• **STATED TASK**
Please copy the records below verbatim, beginning at the line that contains "Choosing among" and ending after the line that contains "handwritten protest sign at <box>396,67,489,131</box> <". Include both of those lines and nothing outside them.

Rows of spatial question data
□ □ □ □ □

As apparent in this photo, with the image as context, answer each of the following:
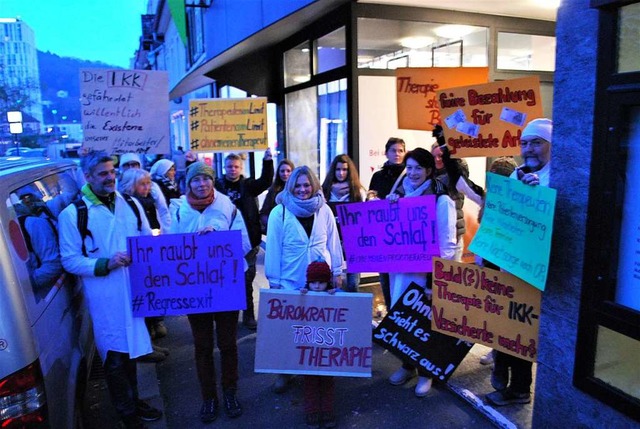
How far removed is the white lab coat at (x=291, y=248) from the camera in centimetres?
372

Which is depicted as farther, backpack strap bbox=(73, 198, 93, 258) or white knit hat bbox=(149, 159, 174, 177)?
white knit hat bbox=(149, 159, 174, 177)

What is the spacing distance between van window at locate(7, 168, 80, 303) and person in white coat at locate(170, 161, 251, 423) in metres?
0.86

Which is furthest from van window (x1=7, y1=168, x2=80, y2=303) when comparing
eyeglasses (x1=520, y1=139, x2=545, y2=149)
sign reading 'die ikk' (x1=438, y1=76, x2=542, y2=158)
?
sign reading 'die ikk' (x1=438, y1=76, x2=542, y2=158)

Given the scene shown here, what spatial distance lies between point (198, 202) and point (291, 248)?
2.49ft

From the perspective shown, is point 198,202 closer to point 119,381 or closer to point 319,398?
point 119,381

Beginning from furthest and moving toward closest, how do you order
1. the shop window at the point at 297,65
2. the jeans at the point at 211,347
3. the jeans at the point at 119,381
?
1. the shop window at the point at 297,65
2. the jeans at the point at 211,347
3. the jeans at the point at 119,381

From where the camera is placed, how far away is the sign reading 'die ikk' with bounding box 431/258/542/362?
10.4 ft

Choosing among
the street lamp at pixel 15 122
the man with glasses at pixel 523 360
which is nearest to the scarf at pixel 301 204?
the man with glasses at pixel 523 360

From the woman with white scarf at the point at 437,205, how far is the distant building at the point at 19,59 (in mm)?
9983

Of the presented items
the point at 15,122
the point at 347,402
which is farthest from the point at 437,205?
the point at 15,122

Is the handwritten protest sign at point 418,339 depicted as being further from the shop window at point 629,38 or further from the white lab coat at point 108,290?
the shop window at point 629,38

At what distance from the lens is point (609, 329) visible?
2445mm

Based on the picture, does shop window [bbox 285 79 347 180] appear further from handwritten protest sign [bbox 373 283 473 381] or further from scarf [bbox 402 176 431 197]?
handwritten protest sign [bbox 373 283 473 381]

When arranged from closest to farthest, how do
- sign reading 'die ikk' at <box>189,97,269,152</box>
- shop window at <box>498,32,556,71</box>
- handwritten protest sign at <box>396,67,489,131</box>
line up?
handwritten protest sign at <box>396,67,489,131</box> < sign reading 'die ikk' at <box>189,97,269,152</box> < shop window at <box>498,32,556,71</box>
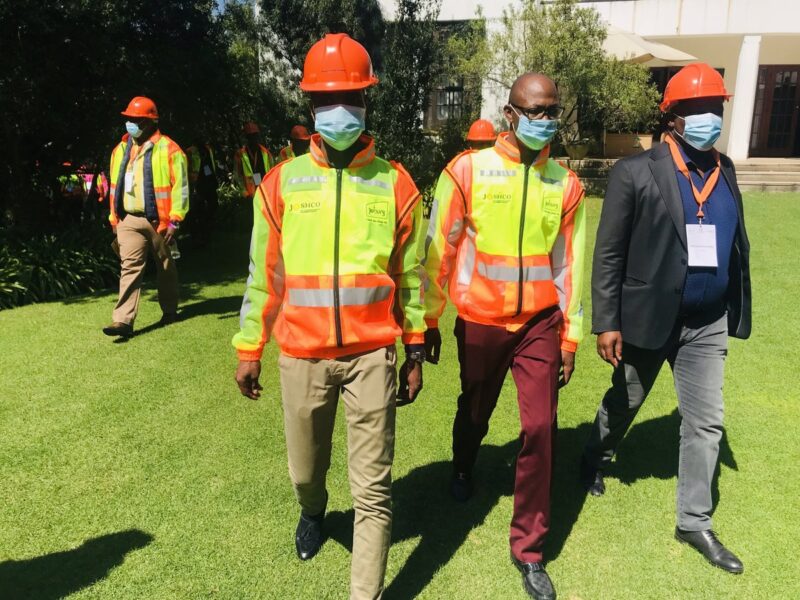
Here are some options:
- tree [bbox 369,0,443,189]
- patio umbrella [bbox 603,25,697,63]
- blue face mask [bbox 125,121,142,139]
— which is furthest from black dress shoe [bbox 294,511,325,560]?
patio umbrella [bbox 603,25,697,63]

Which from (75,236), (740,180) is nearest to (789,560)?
(75,236)

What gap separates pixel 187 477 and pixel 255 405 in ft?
3.65

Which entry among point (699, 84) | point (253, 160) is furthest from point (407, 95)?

□ □ □ □ □

• **EXPECTED OUTPUT**
Choosing among
the street lamp at pixel 15 122
the man with glasses at pixel 523 360
which is nearest to the scarf at pixel 301 204?
the man with glasses at pixel 523 360

From the woman with white scarf at the point at 437,205, how far is the distant building at the point at 19,59 (in mm)?
9983

Of the presented items
the point at 15,122
the point at 347,402
which is farthest from the point at 437,205?
the point at 15,122

Is the handwritten protest sign at point 418,339 depicted as being further from the shop window at point 629,38 or further from the white lab coat at point 108,290?
the shop window at point 629,38

At what distance from the lens is point (609, 329) visible?
2445mm

Based on the picture, does shop window [bbox 285 79 347 180] appear further from handwritten protest sign [bbox 373 283 473 381] or further from scarf [bbox 402 176 431 197]?
handwritten protest sign [bbox 373 283 473 381]

When arranged from closest to farthest, how do
- sign reading 'die ikk' at <box>189,97,269,152</box>
- shop window at <box>498,32,556,71</box>
- handwritten protest sign at <box>396,67,489,131</box>
line up?
handwritten protest sign at <box>396,67,489,131</box> < sign reading 'die ikk' at <box>189,97,269,152</box> < shop window at <box>498,32,556,71</box>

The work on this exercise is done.